Nevertheless, it is still possible to have a vaginal birth, providing that the baby is within a normal weight range. A baby who is too big or too small means a section will be needed. Frank breech is the easiest position to try vaginally, but general consensus is that flexed breech is possible too. A vaginal delivery is unlikely for any woman unlucky enough to have a baby in the footling position.
Other factors that may make a vaginal delivery more difficult include a narrow pelvis, a low-lying placenta, a 'star gazing baby' (one that has the neck tilted backwards) as well as any medical conditions such as pre-eclampsia. If you have a history of giving birth by caesarean, the doctors are also likely to recommend avoiding a vaginal delivery.
For mums who want to give themselves the best chance of delivering a breech baby vaginally, asking to be under the care of an obstetrician who has considerable experience of breech babies is highly recommended, even if it means moving to a hospital slightly further away.
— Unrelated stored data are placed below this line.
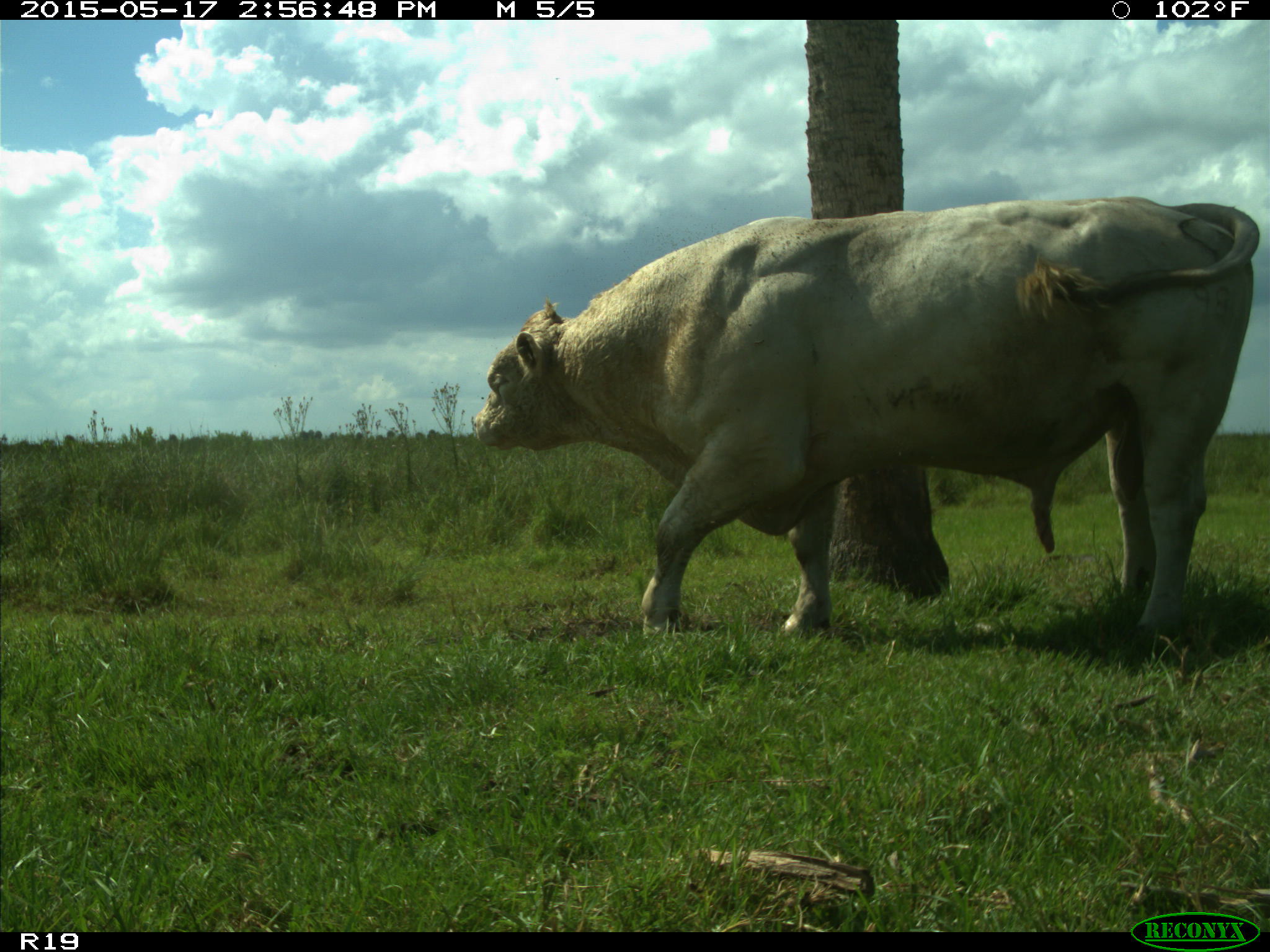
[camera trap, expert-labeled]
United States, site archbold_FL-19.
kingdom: Animalia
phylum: Chordata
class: Mammalia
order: Artiodactyla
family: Bovidae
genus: Bos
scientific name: Bos taurus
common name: domestic cow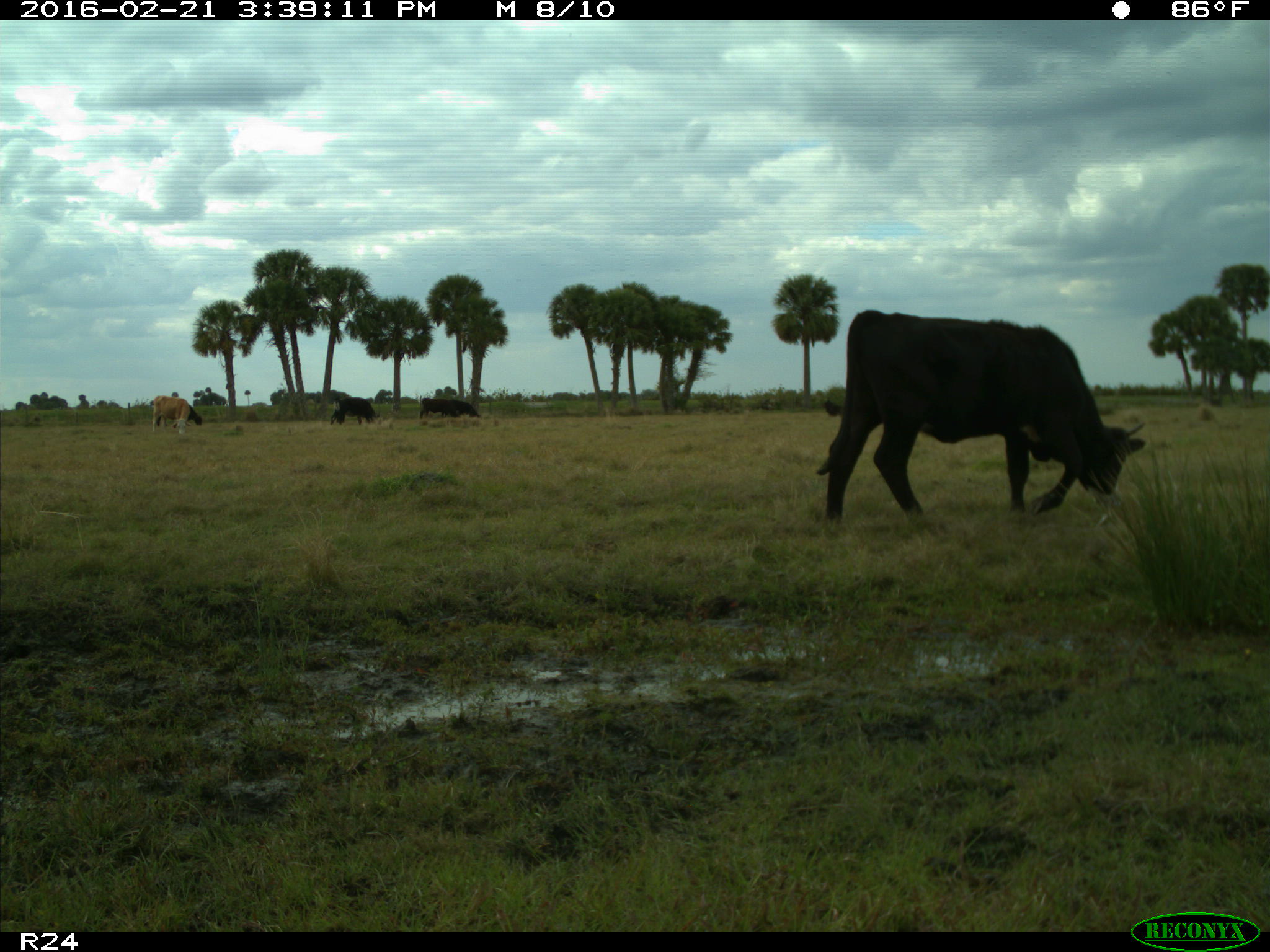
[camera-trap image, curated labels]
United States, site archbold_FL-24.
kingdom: Animalia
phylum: Chordata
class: Mammalia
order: Artiodactyla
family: Bovidae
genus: Bos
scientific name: Bos taurus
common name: domestic cow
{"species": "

Mothers carrying twins are far more likely to have to have a caesarean as there is not enough room to turn babies when there is more than one on board. If the first baby is head down and the second one is breech, potentially it could be possible to perform ECV. However, because multiple pregnancies tend to birth earlier and with lower weight babies, the chances of a vaginal birth are very slim.
Keep an open mind
If you have your heart set on a vaginal delivery, it can be devastating to find out that your baby is breech, but by trying some of the above techniques there is a chance to persuade your little bundle to get into the right position. However, any birth is subject to surprises along the way, so keep an open mind about what might happen on the big day. Getting you through the delivery safely and helping your baby to make his or her way from your womb and into the world with as little trauma as possible has to be the priority. In all likelihood, once the birth has passed and you look down at the little red-faced bundle in your arms, the method of delivery will not matter anyway.